*REQUIRED ACTIONS*.
1: According to the thesis abstract, which agent was the first deep reinforcement learning agent to win the MicroRTS competition?
2: Please reproduce only the records from the line with "What is the" up to and including the end of the records, offsetting every distance in the answers by -41. Omit the pictures.

*SOURCE*.
:::

Deep Reinforcement Learning for Competitive Agents in MicroRTS - Architecture, Training, and Tournament Evaluation

Mathis Delsart

Author: Mathis Delsart

Type: Master's thesis

Programme: Master [120] in Computer Science and Engineering

Institution: UCLouvain, École polytechnique de Louvain

Academic year: 2025–2026

Supervisor: Eric Piette

Readers: Quentin Cappart, Achille Morenville, and Benoît Ronval

Full text: Download thesis (PDF)

Abstract

Real-time strategy (RTS) games are among the most demanding benchmarks for sequential decision-making: players gather resources, coordinate many units, and plan over long horizons, in real time and within a combinatorial action space. AlphaStar reached Grandmaster level in StarCraft II, but at the cost of hundreds of accelerators running for weeks, beyond academic reach. MicroRTS distills these difficulties onto small grid maps while keeping training tractable on a modest budget, making it the reference academic testbed and the subject of an annual competition since 2017.

This master's thesis investigates deep reinforcement learning (DRL) for MicroRTS, guided by two questions: which architectural and algorithmic design decisions most improve a MicroRTS agent, and whether one competitive with the strongest prior competition entries can be trained within an academic compute budget. Taking RAISocketAI, the first DRL agent to win the competition, as reference and starting from the Gym-µRTS GridNet baseline, every design decision is evaluated in isolation before combining the best ones. The work contributes (i) a reproducible Conference on Games (CoG)-style tournament framework over twelve maps and fifteen reference agents under five ranking metrics; (ii) an extended, modular Java–Python environment stack with composable wrappers and vectorized self-play; (iii) the UECD architecture, fusing multi-scale convolution, entity-level Transformer reasoning, and bottleneck self-attention to cover an RTS network's local, relational, and global demands; (iv) a modular PPO pipeline whose mechanisms are ablated individually; and (v) a formal analysis of a discount-induced reward collapse under shaped-to-sparse annealing.

:::

Records of scene-based questions:
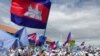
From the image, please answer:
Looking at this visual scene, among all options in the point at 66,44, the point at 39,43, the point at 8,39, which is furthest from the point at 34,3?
the point at 66,44

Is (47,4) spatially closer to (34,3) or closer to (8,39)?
(34,3)

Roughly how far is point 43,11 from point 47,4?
0.47 metres

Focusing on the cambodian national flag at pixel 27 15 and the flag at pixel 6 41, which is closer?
the cambodian national flag at pixel 27 15

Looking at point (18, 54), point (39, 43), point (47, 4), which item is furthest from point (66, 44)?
point (47, 4)

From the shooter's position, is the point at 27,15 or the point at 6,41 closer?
the point at 27,15

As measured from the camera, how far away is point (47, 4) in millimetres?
19703

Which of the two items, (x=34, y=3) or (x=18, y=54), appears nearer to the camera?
(x=34, y=3)

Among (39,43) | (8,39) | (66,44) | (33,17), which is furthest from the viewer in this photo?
(66,44)

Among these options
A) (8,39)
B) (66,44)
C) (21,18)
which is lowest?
(66,44)

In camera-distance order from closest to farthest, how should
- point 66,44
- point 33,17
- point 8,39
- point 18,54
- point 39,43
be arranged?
point 33,17, point 8,39, point 18,54, point 39,43, point 66,44

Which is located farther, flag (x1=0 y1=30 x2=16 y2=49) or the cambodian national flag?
flag (x1=0 y1=30 x2=16 y2=49)

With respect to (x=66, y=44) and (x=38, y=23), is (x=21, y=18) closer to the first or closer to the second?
(x=38, y=23)

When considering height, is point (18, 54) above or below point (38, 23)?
below

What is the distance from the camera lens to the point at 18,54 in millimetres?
29109
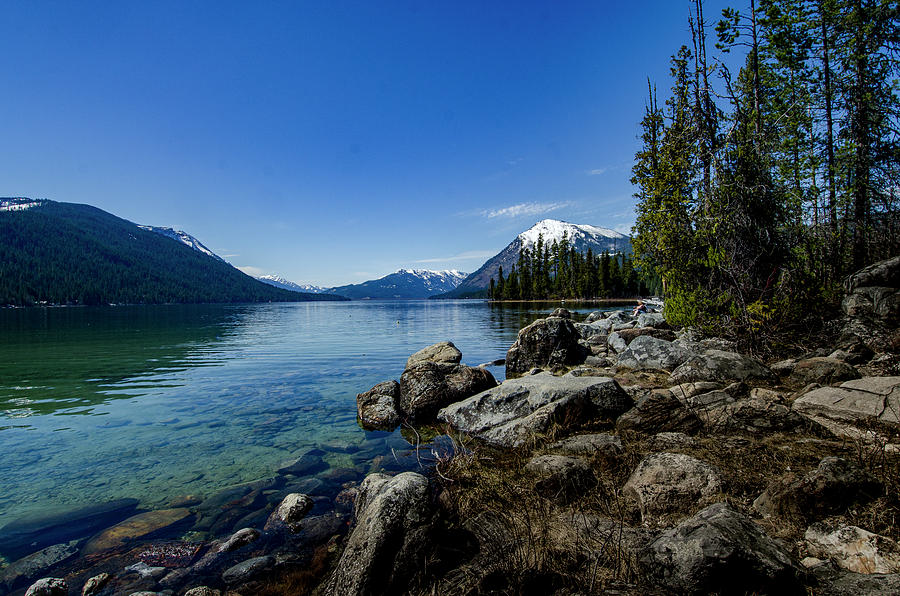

:::

*OUTPUTS BY TASK*.
1: RAISocketAI

2:
What is the distance from the camera lens to the point at 18,54 in millimetres?
29068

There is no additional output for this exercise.